- _Problem description_
Look through the data below and work out how many lines hold "States"; state only the number.

- _Excerpts from a dataset_
● ● ● ● ● ● ●
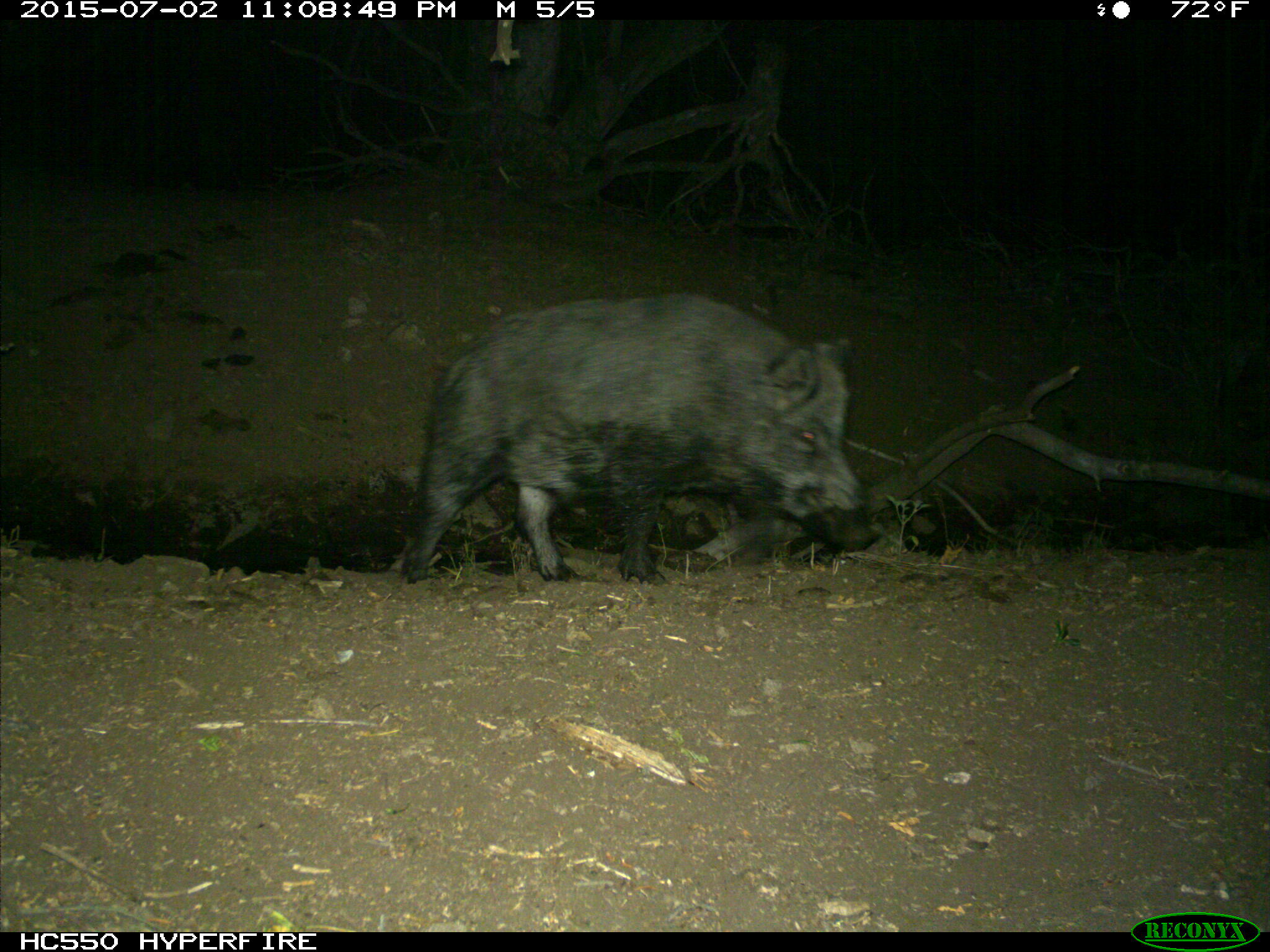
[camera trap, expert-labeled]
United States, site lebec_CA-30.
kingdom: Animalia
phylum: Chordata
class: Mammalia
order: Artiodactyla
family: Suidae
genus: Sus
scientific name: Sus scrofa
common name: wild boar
● ● ● ● ● ● ●
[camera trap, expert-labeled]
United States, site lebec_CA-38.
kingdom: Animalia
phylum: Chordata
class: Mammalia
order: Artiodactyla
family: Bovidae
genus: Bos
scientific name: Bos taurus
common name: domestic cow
● ● ● ● ● ● ●
- _Answer to this task_
2